- [Task objective]:
Gather every line of the rows below that contains the string "crop". Case counts, so match it exactly.

- [Entries supplied]:
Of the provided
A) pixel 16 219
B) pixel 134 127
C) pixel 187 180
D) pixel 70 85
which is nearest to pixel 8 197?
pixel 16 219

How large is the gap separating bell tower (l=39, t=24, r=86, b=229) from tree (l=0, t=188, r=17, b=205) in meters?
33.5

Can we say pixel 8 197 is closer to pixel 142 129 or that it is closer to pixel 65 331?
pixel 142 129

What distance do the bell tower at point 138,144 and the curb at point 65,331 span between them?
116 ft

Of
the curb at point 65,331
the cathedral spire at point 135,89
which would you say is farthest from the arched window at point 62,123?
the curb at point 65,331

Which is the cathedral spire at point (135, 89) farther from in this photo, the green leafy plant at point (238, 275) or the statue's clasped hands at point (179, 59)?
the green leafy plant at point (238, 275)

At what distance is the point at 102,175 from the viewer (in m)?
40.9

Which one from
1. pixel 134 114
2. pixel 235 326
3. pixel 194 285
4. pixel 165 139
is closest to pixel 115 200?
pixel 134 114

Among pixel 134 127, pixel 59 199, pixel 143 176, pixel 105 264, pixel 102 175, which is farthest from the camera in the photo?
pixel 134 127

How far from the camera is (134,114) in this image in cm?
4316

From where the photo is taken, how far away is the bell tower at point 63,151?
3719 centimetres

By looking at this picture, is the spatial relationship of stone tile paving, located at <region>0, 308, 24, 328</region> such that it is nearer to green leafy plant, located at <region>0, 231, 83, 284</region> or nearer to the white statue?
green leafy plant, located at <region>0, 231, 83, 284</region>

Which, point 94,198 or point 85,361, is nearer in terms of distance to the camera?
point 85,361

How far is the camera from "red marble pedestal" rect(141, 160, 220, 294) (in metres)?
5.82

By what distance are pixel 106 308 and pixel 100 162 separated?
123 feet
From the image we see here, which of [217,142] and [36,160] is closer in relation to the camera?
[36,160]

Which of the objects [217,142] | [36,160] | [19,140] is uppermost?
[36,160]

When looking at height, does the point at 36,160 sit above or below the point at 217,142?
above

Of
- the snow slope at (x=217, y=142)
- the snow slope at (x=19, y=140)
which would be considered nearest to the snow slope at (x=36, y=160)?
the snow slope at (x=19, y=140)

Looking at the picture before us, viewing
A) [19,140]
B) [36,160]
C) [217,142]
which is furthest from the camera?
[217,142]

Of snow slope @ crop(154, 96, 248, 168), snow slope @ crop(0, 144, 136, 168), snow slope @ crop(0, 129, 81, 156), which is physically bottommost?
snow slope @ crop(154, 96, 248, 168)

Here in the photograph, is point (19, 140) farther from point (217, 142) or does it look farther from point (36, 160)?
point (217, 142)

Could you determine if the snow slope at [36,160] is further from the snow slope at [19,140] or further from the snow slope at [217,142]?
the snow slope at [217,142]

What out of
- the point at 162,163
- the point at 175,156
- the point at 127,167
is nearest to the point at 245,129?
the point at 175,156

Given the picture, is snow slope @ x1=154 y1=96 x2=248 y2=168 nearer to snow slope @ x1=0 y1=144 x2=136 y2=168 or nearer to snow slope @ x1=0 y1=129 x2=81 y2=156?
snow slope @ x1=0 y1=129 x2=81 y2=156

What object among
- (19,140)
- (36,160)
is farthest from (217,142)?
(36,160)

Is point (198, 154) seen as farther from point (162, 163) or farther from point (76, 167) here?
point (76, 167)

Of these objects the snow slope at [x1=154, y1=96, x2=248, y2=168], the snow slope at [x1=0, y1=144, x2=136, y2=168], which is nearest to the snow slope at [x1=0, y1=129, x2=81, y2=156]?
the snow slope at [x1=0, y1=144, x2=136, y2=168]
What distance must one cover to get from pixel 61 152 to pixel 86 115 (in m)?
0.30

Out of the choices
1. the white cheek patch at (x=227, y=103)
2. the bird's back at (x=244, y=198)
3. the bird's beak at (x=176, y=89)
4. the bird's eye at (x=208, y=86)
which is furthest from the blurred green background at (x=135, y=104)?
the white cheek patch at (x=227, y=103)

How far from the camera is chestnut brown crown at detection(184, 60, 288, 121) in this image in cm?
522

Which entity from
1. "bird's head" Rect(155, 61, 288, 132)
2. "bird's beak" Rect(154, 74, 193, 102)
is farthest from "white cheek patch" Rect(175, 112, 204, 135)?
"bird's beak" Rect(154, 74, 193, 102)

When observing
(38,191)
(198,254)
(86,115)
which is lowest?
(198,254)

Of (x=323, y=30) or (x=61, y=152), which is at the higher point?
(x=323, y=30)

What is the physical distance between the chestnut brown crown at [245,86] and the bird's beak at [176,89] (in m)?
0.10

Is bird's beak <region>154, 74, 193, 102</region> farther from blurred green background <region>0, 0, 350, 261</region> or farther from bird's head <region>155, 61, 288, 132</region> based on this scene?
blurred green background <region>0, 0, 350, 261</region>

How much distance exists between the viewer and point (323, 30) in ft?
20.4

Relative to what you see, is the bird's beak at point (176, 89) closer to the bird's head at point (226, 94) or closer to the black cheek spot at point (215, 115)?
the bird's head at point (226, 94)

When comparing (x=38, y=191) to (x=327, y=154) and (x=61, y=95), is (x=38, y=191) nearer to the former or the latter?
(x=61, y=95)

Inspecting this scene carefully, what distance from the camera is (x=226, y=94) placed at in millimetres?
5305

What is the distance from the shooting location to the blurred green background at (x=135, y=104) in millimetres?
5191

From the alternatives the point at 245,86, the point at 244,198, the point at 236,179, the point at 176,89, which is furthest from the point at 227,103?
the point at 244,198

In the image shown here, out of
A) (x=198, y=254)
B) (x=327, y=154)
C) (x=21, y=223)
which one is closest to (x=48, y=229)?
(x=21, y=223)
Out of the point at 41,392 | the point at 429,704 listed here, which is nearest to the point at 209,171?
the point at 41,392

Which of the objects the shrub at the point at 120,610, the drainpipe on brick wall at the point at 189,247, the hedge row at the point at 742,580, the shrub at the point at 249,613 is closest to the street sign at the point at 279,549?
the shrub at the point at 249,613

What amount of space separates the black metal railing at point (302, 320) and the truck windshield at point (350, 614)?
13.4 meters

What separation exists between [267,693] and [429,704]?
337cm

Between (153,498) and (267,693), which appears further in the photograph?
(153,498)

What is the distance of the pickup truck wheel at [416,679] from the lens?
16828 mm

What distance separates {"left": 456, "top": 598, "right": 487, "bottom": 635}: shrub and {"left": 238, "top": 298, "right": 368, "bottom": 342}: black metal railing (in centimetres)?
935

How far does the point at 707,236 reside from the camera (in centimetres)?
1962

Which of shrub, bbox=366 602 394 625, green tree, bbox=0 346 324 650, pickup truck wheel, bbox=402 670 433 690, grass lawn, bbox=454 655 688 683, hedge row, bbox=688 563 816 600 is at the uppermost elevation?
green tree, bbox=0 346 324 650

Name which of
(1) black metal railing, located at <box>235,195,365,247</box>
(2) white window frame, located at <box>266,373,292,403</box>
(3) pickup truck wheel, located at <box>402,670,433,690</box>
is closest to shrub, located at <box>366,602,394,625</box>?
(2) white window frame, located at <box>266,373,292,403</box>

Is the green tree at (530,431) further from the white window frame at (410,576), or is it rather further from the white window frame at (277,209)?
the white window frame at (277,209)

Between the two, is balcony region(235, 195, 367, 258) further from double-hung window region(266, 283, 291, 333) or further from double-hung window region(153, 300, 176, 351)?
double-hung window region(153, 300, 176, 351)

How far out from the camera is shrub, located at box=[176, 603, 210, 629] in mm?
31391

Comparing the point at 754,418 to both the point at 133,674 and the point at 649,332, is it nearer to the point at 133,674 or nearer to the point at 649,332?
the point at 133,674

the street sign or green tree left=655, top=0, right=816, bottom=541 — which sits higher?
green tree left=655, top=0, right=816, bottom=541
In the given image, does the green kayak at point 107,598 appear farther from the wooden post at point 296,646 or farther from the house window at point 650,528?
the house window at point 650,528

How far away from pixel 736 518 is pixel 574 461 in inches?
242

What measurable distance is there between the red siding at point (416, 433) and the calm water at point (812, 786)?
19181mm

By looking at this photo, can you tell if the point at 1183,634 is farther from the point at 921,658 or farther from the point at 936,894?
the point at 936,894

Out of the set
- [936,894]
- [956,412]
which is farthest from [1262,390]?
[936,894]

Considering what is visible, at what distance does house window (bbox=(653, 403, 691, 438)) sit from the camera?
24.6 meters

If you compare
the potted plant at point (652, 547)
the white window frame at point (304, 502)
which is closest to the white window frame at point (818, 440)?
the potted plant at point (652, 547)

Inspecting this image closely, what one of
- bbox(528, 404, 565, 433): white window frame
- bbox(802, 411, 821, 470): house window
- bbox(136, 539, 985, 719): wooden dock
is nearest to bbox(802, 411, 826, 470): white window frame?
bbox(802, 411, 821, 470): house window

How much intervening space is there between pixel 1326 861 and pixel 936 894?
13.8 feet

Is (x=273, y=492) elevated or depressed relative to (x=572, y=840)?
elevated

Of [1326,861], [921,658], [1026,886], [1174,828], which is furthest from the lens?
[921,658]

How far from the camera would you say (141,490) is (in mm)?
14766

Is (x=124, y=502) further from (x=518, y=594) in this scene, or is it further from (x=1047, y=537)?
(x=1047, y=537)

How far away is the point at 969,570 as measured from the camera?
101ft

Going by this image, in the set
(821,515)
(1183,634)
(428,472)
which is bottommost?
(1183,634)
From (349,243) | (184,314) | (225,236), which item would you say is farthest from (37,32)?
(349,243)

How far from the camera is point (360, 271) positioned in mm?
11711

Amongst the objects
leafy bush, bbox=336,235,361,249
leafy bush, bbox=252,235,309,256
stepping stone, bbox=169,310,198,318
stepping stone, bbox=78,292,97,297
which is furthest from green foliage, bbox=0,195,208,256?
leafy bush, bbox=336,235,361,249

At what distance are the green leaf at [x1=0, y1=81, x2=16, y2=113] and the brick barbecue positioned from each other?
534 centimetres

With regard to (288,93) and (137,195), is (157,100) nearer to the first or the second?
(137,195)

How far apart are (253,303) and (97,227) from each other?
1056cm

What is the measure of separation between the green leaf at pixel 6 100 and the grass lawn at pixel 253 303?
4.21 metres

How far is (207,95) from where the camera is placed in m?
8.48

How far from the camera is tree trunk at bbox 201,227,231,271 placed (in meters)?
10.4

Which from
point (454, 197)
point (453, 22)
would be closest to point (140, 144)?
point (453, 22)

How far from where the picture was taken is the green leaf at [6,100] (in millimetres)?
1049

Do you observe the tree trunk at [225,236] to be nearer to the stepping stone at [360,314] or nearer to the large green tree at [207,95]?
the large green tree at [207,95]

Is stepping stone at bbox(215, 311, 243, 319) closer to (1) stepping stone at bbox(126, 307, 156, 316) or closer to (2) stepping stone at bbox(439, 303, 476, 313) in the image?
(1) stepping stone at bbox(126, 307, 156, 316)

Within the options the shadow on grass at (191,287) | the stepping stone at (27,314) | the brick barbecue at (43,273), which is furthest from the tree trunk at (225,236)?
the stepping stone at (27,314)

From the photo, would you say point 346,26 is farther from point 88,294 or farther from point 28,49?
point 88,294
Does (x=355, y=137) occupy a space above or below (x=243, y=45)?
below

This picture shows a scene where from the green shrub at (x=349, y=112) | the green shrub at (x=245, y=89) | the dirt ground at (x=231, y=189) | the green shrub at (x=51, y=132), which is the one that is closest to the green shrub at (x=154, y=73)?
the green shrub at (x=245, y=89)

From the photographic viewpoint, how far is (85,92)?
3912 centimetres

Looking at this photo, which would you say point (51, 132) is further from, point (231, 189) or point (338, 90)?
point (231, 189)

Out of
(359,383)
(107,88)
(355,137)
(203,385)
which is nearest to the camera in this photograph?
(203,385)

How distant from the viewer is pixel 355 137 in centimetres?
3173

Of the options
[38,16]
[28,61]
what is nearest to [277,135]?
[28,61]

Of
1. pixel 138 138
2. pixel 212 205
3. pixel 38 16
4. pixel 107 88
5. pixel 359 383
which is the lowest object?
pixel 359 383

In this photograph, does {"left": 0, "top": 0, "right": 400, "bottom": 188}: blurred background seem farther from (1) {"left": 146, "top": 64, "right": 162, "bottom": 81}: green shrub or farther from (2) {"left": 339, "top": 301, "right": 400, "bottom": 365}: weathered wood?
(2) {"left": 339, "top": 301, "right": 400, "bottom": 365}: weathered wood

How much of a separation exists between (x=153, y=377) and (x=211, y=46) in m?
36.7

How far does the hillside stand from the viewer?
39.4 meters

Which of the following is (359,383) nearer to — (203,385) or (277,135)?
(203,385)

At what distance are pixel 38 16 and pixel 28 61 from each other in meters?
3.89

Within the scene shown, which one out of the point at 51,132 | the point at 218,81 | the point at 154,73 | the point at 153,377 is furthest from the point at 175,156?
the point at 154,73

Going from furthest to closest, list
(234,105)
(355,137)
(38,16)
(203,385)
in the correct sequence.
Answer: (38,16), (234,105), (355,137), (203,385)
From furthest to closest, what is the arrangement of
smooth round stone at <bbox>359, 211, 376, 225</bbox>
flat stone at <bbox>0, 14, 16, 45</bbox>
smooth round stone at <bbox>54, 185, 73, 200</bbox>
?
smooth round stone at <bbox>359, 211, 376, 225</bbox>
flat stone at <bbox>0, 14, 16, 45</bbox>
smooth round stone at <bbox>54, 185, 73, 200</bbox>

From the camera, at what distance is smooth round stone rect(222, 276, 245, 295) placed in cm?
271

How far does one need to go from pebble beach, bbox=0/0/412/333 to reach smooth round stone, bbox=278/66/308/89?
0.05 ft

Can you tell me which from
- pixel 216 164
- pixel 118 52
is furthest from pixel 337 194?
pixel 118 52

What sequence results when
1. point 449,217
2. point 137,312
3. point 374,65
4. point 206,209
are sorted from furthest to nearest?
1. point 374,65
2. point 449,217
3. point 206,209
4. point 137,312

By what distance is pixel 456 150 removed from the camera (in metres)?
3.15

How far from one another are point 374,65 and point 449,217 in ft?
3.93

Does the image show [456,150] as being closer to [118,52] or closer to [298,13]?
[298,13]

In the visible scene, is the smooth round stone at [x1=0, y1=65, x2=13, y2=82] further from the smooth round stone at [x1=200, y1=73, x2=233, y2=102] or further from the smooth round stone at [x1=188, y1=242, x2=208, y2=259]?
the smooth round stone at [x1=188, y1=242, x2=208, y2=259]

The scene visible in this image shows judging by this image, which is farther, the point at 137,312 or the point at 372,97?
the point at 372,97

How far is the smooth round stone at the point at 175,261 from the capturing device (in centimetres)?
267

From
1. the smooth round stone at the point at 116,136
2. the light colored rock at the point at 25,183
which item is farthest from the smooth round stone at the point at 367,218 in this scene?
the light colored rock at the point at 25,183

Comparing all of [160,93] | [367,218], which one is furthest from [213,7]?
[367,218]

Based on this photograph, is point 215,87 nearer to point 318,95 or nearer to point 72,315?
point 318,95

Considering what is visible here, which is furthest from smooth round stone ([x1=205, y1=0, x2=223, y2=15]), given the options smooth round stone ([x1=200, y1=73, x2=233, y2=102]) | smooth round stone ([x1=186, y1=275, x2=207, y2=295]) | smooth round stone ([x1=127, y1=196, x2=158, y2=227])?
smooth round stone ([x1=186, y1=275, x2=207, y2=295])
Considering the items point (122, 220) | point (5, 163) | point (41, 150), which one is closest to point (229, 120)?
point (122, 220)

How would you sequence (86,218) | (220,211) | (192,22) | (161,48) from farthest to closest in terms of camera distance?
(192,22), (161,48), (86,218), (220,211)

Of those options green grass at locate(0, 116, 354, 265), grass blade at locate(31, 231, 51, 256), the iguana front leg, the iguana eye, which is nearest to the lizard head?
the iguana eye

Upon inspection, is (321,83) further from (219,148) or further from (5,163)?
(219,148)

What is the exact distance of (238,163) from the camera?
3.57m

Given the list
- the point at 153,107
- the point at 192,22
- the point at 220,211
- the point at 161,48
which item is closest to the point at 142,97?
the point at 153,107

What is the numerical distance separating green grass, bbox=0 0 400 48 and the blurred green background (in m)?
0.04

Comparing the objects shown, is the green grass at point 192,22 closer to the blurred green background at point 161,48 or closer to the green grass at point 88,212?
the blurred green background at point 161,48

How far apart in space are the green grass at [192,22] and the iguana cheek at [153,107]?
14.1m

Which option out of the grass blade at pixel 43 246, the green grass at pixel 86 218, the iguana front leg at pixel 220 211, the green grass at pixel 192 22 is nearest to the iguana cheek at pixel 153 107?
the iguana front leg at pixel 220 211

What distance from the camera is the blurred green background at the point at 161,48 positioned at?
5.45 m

- [Full answer]:
Of snow slope @ crop(154, 96, 248, 168), snow slope @ crop(0, 144, 136, 168), snow slope @ crop(0, 129, 81, 156), which is physically bottommost?
snow slope @ crop(154, 96, 248, 168)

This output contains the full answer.